Keywords: bias, mortality, observational studies, outcome misclassification
Subject Categories: Mortality/Survival, Epidemiology
Administrative claims data sources have served as an important resource to monitor postmarketing safety of medications, especially among patients under‐represented in randomized controlled trials (RCTs). 1 More recently, there has been a substantial interest in exploring the utility of such sources for regulatory decision making, with the US Food and Drug Administration supporting demonstration projects aiming to replicate findings from completed RCTs or predict findings of ongoing RCTs using administrative claims. 2 , 3 Researchers have also explored the feasibility of using administrative claims for outcome ascertainment after initial randomization to reduce costs and minimize loss to follow‐up that is frequent in prospective RCTs. 4
all‐cause and cause‐specific mortality are important outcomes for many clinical research studies of medications. Assessment of mortality in patient cohorts identified from administrative claims can be achieved through linkage with external data sources such as the National Death Index (NDI) or the Death Master File (DMF).

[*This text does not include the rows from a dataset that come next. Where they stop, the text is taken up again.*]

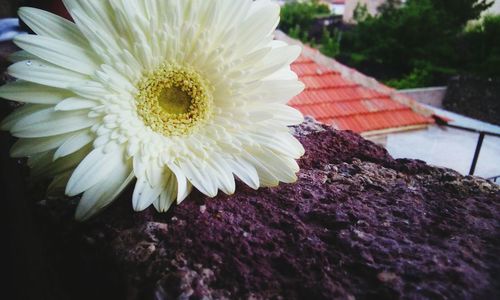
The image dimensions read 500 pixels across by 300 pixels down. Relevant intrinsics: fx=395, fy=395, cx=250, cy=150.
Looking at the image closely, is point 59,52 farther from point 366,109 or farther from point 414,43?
point 414,43

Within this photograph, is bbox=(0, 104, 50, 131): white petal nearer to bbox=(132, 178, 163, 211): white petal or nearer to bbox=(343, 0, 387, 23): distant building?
bbox=(132, 178, 163, 211): white petal

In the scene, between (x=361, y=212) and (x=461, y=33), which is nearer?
(x=361, y=212)

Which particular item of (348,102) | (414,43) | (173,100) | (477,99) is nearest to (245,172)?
(173,100)

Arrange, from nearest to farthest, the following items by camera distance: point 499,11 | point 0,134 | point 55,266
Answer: point 55,266, point 0,134, point 499,11

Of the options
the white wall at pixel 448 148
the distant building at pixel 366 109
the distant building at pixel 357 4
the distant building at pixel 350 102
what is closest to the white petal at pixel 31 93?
the white wall at pixel 448 148

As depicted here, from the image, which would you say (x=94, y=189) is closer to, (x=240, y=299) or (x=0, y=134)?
(x=240, y=299)

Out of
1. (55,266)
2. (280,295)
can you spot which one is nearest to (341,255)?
(280,295)
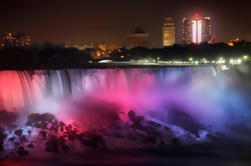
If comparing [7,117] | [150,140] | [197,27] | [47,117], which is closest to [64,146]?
[47,117]

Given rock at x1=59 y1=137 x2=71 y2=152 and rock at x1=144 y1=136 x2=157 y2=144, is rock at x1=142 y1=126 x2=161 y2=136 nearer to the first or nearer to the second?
rock at x1=144 y1=136 x2=157 y2=144

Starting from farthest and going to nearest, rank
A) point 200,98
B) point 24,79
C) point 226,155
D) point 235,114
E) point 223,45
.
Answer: point 223,45 < point 200,98 < point 235,114 < point 24,79 < point 226,155

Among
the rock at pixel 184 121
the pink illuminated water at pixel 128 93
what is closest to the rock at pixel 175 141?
the rock at pixel 184 121

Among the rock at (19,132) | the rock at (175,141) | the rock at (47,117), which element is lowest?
the rock at (175,141)

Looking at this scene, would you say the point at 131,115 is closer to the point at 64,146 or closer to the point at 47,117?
the point at 47,117

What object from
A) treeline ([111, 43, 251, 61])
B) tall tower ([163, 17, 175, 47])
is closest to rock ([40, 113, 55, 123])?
treeline ([111, 43, 251, 61])

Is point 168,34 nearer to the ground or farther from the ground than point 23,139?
farther from the ground

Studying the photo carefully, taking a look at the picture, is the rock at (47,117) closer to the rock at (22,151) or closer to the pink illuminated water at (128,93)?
the pink illuminated water at (128,93)

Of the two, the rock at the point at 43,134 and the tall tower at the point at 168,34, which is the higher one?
the tall tower at the point at 168,34

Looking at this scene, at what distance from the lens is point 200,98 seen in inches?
1315

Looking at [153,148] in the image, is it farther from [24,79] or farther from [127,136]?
[24,79]

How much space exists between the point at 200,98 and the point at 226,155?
11.4 metres

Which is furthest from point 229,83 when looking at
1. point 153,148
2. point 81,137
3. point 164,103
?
point 81,137

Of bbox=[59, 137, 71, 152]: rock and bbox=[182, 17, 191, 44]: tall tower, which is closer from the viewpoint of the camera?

NDI is a central database based on death certificate data and maintained by Centers for Disease Control and Prevention for the purpose of providing researchers with passive follow‐up for mortality outcomes. DMF is a database maintained by the Social Security Administration based on mortality information from various sources such as family members, funeral homes, hospitals, States, Federal agencies, postal authorities, and financial institutions with a goal to prevent fraud and abuse of federally funded benefits. Mortality captured in NDI is generally complete; however, the linkage is expensive and recording lags of up to 2 years make it less useful for contemporary cohorts. DMF linkage is less expensive and more contemporary information is available, but the recording is incomplete because after 2011 deaths reported by state agencies are not captured for certain states. 5
It may also be possible to assess mortality information directly from administrative claims data sources. Some sources such as Medicare claims administratively capture all‐cause all‐place mortality, while some commercial insurance claims databases only contain information on deaths occurring during hospital admissions. 3 Further, information on the cause of death is not available in administrative claims, which has led researchers to use ad hoc approaches such as attributing the cause as cardiovascular for deaths occurring within 30 days of a healthcare encounter where a major cardiovascular condition such as myocardial infarction is recorded. 6 , 7 Direct assessment of mortality from administrative claims is appealing because it avoids challenges associated with linking to alternate sources such as NDI or DMF. However, the bias implications of outcome misclassification arising from imperfect capture of mortality or of its cause in studies conducted using administrative claims have not been systematically evaluated. To this end, the key objectives of the current investigation were to (1) report performance characteristics of various approaches for ascertaining mortality in administrative claims using NDI‐recorded mortality as the criterion standard, and (2) investigate the impact of outcome misclassification on treatment effect estimates using simulated scenarios.
Methods
Data Sources and Study Cohorts
We used 2012 to 2016 Medicare claims data to create 2 separate cohorts of patients older than 65 years of age with (1) type 2 diabetes mellitus (T2D), and (2) heart failure (HF), to evaluate potential variation in performance of various administrative claims–based approaches for identifying mortality across disease populations. Patients were included based on recorded International Classification of Diseases, Ninth Revision or Tenth Revision (ICD‐9 or ICD‐10) diagnosis codes for T2D or HF in inpatient or outpatient claims after 6 months of continuous enrollment in Medicare (Parts A [inpatient coverage], B [outpatient coverage], and D [prescription benefits]). To increase the specificity of diagnosis, we excluded patients with ICD codes of secondary diabetes mellitus or type 1 diabetes mellitus in the 6‐month continuous enrollment period from the T2D cohort. For the HF cohort, we excluded patients without echocardiogram or cardiac catheterization Current Procedural Terminology codes in 30 days before the HF diagnosis. Linkage of the NDI to Medicare claims was established at the patient level for the study years. Mortality information recorded in the NDI, along with the cause, was considered criterion standard for comparison against claims‐based mortality assessment approaches. A signed data use agreement with the Centers for Medicare and Medicaid Services was available and the Brigham and Women's Hospital's Institutional Review Board approved this study. Patient consent was waived because of use of deidentified data. Because of the data use agreement with the Centers for Medicare and Medicaid Services, administrative claims data will not be made available to other researchers for purposes of reproducing the results or replicating the procedure to protect patient privacy.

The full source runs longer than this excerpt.